# Exercise details
Repeat, word for word, the portion of the mailing-list post about Mahout on the cloud from "On Fri, Jul" up to and including "find than Scala.".

======== Page extract ========

Re: Mahout on the cloud

Posted by Ankit Goel <an...@gmail.com>.

very true. java has a longer history and enough resources and ides. thanks
for this bit of information, and ofcourse like Pat mentions, even if mahout
is a scala project, we will still find java apis to work with. I'm just
reiterating this point for anyone else who might come across this thread
while looking for similar answers.

On Fri, Jul 24, 2015 at 10:05 PM, Pat Ferrel <pa...@occamsmachete.com> wrote:

> For the foreseeable future we are a Scala project but like Spark itself
> Java APIs can often be created for Scala given the right API design and if
> someone wants to contribute in this area it would be seen favorably I
> think. Java knowledge still far easier to find than Scala.
>
> On Jul 23, 2015, at 2:52 PM, Dmitriy Lyubimov <dl...@gmail.com> wrote:
>
> PPS. one of "better" backends, if there any comparison really is
> appropriate, is expected to be Apache Flink.
>
> On Thu, Jul 23, 2015 at 2:51 PM, Dmitriy Lyubimov <dl...@gmail.com>
> wrote:
>
> > i guess i was a bit vague. by quasi-agnostic i mean that some code, the
> > smaller part of it, may include specific backend engine dependencies
> > unfortunately. it should be easily portable though.

======== Exercise data ========

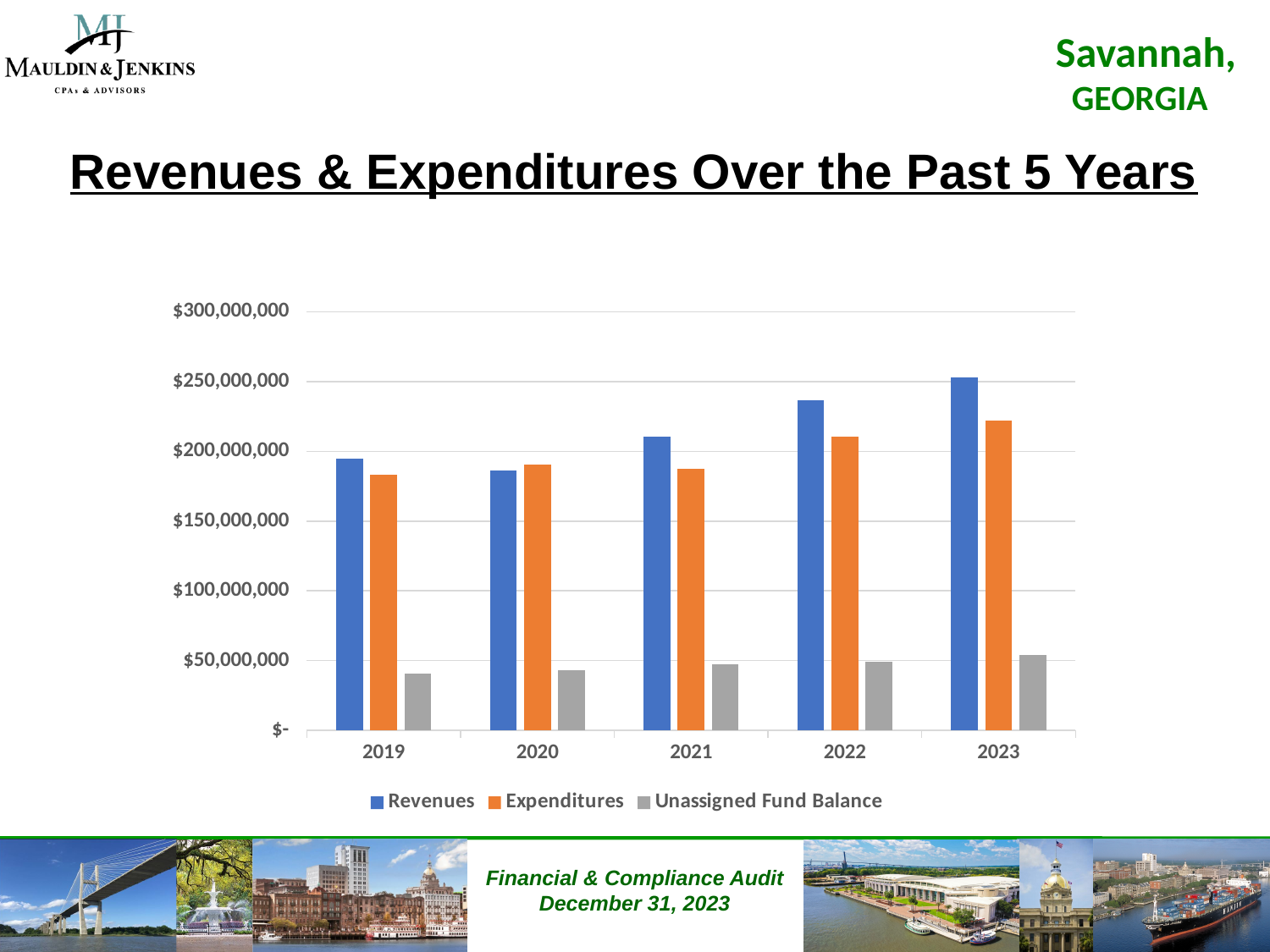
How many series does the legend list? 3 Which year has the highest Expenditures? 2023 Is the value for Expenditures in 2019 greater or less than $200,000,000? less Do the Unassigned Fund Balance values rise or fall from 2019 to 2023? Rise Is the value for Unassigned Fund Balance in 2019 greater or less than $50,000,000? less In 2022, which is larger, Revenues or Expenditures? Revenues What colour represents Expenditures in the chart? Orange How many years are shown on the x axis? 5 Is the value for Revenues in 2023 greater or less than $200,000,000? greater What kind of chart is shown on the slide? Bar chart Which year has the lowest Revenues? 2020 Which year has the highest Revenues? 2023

========

# Output below
On Fri, Jul 24, 2015 at 10:05 PM, Pat Ferrel <pa...@occamsmachete.com> wrote:

> For the foreseeable future we are a Scala project but like Spark itself
> Java APIs can often be created for Scala given the right API design and if
> someone wants to contribute in this area it would be seen favorably I
> think. Java knowledge still far easier to find than Scala.